Abstract

Thirty-five patients underwent revascularization within 30 days of myocardial infarction. Group I (10 patients) underwent revascularization within 24 hours of infarction; Group II (nine patients), 2 to 7 days following infarction; and Group III (16 patients), 8 to 30 days after infarction. Indications for operation were persistent or recurrent pain following infarction, refractory ventricular arrhythmias, or persistent or recurrent pain associated with objective signs of reduced cardiac output. (A patient was not considered a surgical candidate if pain-free following infarction or if mechanical circulatory assistance was required in the treatment of cardiogenic shock.) There was an almost equal incidence of transmural and subendocardial myocardial infarction among the patients. Although severity of coronary vascular disease was the same for each of the three groups, left ventricular dysfunction was significantly more prevalent in Group I and Group III. There were no operative or late deaths during a short follow-up period (mean 9.8 months).
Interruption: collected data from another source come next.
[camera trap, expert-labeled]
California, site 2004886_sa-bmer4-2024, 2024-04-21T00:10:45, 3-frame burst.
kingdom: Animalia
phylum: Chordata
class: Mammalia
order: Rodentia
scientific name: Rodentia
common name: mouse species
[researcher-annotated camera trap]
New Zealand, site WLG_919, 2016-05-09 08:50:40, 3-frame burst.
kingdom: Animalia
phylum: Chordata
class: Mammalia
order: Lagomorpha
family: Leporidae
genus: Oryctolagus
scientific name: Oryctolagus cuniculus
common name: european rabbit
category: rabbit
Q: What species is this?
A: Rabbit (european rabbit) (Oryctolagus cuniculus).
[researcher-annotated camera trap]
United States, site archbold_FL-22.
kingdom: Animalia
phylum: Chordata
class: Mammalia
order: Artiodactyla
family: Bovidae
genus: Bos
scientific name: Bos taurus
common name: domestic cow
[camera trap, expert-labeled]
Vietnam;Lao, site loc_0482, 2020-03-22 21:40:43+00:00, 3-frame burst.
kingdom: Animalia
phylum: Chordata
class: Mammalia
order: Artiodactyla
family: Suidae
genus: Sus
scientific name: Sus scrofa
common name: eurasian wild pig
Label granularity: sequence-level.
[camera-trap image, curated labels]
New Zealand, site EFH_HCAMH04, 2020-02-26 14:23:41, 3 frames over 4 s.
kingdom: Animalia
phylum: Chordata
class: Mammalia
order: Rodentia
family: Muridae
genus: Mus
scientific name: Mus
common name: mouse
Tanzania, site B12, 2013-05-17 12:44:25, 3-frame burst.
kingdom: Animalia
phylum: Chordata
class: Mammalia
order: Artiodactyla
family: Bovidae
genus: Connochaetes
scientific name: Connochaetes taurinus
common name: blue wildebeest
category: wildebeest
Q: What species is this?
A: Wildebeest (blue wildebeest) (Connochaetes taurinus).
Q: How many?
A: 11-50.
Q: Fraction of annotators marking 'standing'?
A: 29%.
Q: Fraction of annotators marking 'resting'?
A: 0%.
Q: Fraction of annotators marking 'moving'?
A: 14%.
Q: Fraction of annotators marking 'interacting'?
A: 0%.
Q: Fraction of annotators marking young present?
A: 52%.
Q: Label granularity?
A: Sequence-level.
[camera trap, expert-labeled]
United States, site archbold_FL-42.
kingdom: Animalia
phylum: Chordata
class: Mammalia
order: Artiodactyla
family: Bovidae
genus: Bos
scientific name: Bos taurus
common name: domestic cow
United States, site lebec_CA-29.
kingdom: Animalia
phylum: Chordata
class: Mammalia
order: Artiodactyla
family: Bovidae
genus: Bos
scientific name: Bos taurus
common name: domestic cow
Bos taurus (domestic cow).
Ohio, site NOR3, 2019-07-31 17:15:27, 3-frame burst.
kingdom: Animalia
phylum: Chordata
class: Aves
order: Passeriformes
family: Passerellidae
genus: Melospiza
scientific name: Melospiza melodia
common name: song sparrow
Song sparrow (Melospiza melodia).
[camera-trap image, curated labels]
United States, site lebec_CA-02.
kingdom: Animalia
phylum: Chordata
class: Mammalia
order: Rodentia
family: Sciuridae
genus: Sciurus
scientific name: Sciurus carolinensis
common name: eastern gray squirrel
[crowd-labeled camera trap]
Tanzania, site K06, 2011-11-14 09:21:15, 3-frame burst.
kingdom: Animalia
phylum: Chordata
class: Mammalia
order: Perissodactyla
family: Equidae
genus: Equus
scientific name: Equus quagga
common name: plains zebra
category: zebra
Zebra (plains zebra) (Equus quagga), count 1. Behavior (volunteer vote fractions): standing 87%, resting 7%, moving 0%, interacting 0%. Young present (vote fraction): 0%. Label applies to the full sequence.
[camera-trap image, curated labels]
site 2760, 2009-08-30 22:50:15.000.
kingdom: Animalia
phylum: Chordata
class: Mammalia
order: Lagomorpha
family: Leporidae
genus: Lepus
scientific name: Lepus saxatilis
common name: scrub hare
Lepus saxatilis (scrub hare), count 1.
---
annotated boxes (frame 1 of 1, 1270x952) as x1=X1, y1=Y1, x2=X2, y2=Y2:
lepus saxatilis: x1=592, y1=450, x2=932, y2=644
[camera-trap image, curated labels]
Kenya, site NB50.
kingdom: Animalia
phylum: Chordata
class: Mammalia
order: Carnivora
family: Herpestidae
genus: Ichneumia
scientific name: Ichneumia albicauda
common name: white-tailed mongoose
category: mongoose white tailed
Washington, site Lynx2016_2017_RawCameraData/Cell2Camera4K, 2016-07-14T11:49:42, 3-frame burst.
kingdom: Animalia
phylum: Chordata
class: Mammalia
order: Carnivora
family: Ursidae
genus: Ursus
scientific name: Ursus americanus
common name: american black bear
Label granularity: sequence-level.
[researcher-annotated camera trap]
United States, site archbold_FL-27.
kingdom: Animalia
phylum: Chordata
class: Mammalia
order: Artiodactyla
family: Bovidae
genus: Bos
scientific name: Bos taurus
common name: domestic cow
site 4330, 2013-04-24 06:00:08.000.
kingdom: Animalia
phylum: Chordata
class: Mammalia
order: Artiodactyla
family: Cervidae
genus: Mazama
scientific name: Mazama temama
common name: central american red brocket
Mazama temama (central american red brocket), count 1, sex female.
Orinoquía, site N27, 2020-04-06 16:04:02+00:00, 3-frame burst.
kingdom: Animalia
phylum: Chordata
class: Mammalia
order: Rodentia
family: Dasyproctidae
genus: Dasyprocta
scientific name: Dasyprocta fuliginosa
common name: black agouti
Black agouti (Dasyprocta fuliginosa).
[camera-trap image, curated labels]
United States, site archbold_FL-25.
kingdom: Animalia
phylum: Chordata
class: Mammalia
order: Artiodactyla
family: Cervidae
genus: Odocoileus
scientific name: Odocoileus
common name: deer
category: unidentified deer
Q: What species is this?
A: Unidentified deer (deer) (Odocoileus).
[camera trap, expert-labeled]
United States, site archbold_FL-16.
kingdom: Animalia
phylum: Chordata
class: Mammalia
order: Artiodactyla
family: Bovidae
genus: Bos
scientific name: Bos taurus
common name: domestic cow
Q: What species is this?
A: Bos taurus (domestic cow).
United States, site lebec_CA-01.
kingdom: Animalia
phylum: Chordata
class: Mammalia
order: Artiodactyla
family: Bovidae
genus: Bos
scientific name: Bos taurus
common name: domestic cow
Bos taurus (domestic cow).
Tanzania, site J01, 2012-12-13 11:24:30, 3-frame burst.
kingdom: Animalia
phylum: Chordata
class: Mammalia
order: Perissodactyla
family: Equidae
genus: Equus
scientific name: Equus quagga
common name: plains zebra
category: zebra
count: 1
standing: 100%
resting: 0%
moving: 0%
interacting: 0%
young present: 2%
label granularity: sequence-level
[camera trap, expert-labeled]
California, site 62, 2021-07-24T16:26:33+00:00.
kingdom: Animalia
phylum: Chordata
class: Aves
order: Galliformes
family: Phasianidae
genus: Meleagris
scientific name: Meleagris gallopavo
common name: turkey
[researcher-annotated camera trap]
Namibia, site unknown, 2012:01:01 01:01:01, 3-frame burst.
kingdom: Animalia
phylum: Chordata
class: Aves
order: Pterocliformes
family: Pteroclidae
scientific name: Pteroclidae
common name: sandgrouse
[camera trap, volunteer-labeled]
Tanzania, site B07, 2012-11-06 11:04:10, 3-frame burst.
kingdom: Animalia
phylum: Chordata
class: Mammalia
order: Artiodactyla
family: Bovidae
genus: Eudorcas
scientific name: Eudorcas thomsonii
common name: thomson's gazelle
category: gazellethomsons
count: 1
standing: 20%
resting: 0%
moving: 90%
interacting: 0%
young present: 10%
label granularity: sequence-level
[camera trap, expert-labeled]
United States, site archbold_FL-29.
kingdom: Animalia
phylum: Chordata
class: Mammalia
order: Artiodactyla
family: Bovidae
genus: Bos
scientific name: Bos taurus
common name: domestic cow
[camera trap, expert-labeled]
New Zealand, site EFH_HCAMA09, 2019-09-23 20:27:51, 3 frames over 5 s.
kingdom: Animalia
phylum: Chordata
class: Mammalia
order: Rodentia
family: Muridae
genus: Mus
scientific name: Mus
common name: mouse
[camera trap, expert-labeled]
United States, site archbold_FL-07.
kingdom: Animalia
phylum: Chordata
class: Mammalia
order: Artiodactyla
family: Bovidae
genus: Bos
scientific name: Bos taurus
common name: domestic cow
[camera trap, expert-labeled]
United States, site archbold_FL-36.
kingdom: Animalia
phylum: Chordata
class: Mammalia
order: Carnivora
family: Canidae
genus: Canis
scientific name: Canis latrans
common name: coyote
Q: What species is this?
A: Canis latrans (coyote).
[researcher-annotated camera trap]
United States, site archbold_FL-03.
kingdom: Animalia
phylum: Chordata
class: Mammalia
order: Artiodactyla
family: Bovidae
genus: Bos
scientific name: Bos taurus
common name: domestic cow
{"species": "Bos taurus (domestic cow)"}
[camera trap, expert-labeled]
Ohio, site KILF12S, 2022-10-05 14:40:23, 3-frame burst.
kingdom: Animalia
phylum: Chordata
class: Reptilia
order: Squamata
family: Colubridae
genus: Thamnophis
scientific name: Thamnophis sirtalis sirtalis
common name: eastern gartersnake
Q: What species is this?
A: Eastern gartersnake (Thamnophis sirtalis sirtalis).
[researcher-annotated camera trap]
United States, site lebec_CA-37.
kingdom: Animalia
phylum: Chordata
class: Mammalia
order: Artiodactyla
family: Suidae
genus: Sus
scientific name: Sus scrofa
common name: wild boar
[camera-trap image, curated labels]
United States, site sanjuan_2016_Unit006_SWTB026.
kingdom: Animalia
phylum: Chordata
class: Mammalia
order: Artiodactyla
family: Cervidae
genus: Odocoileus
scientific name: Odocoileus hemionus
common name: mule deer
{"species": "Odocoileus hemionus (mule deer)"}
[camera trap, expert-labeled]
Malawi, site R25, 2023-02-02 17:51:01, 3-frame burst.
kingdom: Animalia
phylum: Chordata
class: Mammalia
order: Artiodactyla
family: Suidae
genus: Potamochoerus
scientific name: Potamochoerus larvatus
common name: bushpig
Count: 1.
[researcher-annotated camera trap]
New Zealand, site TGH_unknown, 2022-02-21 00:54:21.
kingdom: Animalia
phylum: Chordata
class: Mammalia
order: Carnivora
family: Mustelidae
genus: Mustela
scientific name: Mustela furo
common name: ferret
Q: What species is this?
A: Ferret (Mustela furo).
Low morbidity and mortality in this very unstable group of patients was attributed to precise prebypass monitoring of rate-pressure product, Lead V 5 precordial electrocardiographic (ECG) changes, pulmonary capillary wedge pressure, and cardiac output. Pharmacologic intervention in the critical prebypass period included frequent use of intravenous propranolol and trinitroglycerin. Complications in the postoperative period (necessitating inotropic agents or intra-aortic balloon pumping) correlated with the degree of left ventricular dysfunction at the time of catheterization, rather than the infarction-revascularization interval. Satisfactory over-all graft patency (84 percent), patency of grafts into the infarcted area (82 percent), improvement in left ventricular function, and relief of angina pectoris were noted at the time of re-evaluation.